In your proof it is not clear, why you can choose the step functions $\phi_n$ and $\psi_n$, such that $\phi_n \leq \psi_n$...

So here is my suggestions:

Proposition. Let $a < b$, $f, g \in R[a,b]$ satisfy $f \leq g$. Then: $$ \int_a^b f(x) \, \mathrm dx \leq \int_a^b g(x) \, \mathrm dx $$

Proof. Let $h := g - f$. Since regulated functions form a vector space and $h \geq 0$, we have $$ h \in R[a,b] \quad \text{and} \quad 0 \leq h \; . $$ We now show that $$ \int_a^b h(x) \, \mathrm dx \geq 0 \; . $$ For every $n \in \mathbb N^\times$ there is a step function $\varphi_n \in S[a,b]$, such that $$ \Vert \varphi_n - h \Vert_\infty < \frac 1 n \; . $$ That implies $$ - \frac 1 n < \varphi_n(x) - h(x) < \frac 1 n \quad \text{for each } x \in [a,b] \; , $$ so that $$ h(x) -\frac 1 n < \varphi_n(x) \quad \text{for each } x \in [a,b] \; . $$ Since $h \geq 0$, we get $$ - \frac 1 n \leq h(x) - \frac 1 n < \varphi_n(x) $$ for each $x \in [a,b]$.

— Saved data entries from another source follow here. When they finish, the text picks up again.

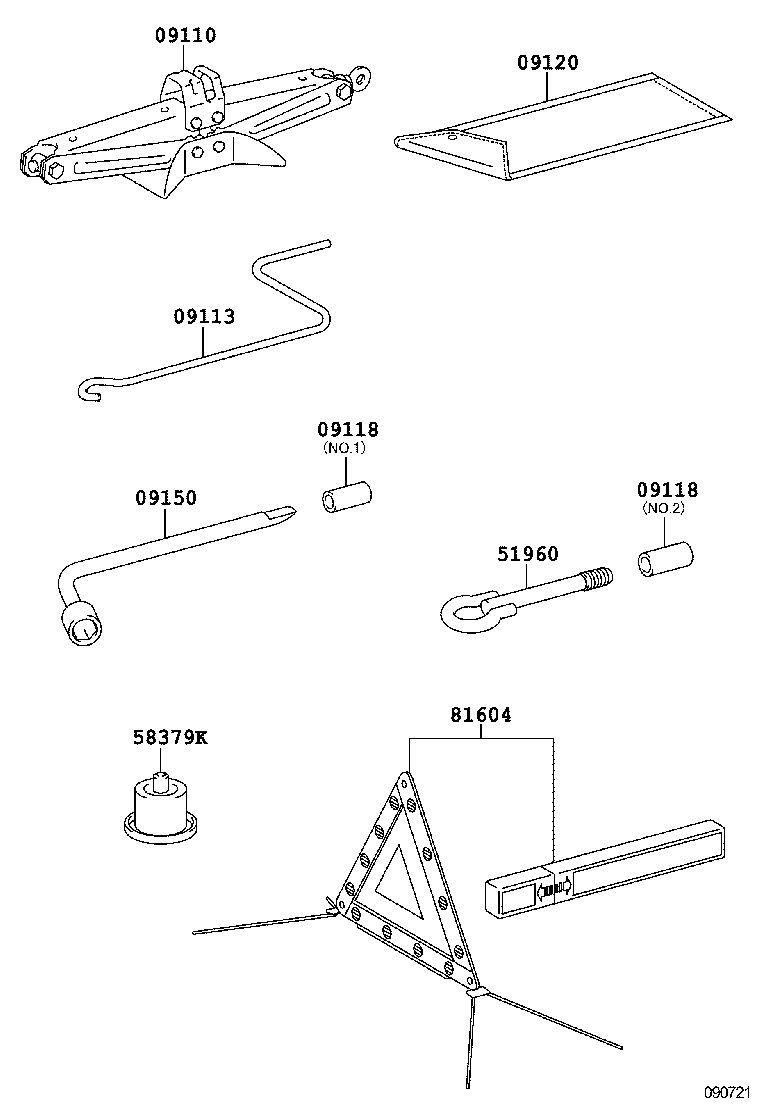 09110

09120

09113

09118
(NO.1)

09150

09118
(NO.2)

51960

58379K

81604

090721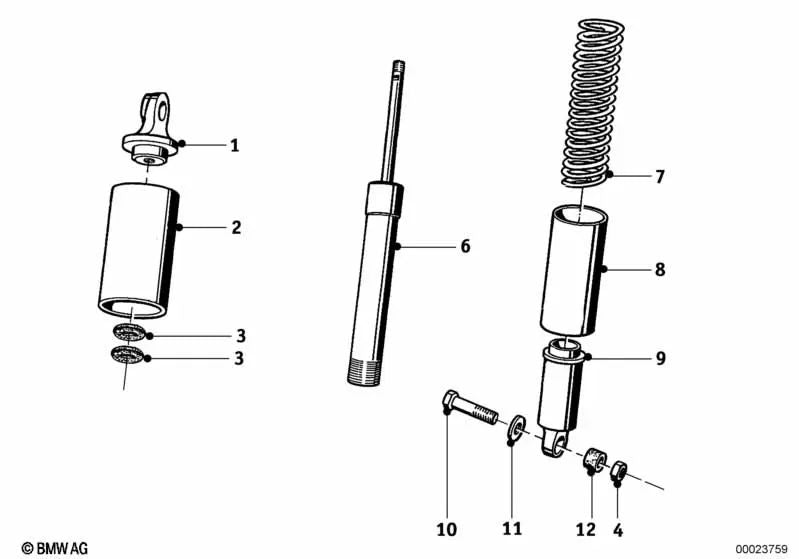 1
2
3
3
6
7
8
9
10
11
12
4
© BMW AG
00023759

If $P = \{p_0, \ldots, p_k\}$ is a partition compatible to $\varphi_n$ and $\varphi_{n,i}$ the value of $\varphi_n$ on $(p_{i-1}, p_i)$, then $$ - \frac 1 n (p_i - p_{i-1}) \leq \varphi_{n,i} \cdot (p_i - p_{i-1}) \quad \text{for each } i \in {1,\ldots,k} \; . $$ So taking the sum over $i = 1,\ldots,k$ gives $$ -\frac 1 n \underbrace{\sum_{i=1}^k (p_i - p_{i-1})}_{=(b-a)} \leq \sum_{i=1}^k \varphi_{n,i} \cdot (p_i - p_{i-1}) =\int_a^b \varphi_n(x) \, \mathrm dx $$ By taking the limit $n \to \infty$, we get $$ 0 \leq \lim_{n \to \infty} \int_a^b \varphi_n(x) \, \mathrm dx = \int_a^b h(x) \, \mathrm dx \; . $$ Finally, by the linearity of the integral, $$ 0 \leq \int_a^b g(x) - f(x) \, \mathrm dx = \int_a^b g(x) \, \mathrm dx - \int_a^b f(x) \, \mathrm dx \; , $$ i.e. $$ \int_a^b f(x) \, \mathrm dx \leq \int_a^b g(x) \, \mathrm dx \; . $$